Repeat these items word for word, beginning at the line that contains "Which is nearest" and continuing through the end of the items.

# [Material shown]
━━━━━━

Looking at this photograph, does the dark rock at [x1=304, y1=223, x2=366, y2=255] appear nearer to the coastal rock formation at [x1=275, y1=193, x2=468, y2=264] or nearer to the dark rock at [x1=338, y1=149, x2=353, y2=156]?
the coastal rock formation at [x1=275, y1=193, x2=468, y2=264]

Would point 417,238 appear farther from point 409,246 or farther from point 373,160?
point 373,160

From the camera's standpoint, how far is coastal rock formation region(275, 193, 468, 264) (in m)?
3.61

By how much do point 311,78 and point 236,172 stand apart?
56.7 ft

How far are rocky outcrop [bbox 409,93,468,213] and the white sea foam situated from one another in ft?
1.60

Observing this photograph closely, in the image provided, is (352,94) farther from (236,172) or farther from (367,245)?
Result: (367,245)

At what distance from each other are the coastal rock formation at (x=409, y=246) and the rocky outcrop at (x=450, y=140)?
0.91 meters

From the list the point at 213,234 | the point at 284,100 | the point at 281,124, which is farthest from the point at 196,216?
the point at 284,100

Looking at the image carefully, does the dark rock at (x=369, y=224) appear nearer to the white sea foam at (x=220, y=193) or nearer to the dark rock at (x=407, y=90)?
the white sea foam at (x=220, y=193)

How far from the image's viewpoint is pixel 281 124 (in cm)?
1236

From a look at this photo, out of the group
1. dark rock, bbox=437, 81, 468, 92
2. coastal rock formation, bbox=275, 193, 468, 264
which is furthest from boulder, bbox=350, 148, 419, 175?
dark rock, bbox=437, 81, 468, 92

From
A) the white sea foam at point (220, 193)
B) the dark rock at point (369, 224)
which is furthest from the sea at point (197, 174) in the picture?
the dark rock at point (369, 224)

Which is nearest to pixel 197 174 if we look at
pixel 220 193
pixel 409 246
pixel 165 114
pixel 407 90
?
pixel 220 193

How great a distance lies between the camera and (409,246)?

━━━━━━

# [Result]
Which is nearest to pixel 197 174 if we look at
pixel 220 193
pixel 409 246
pixel 165 114
pixel 407 90
?
pixel 220 193

How great a distance lies between the camera and (409,246)?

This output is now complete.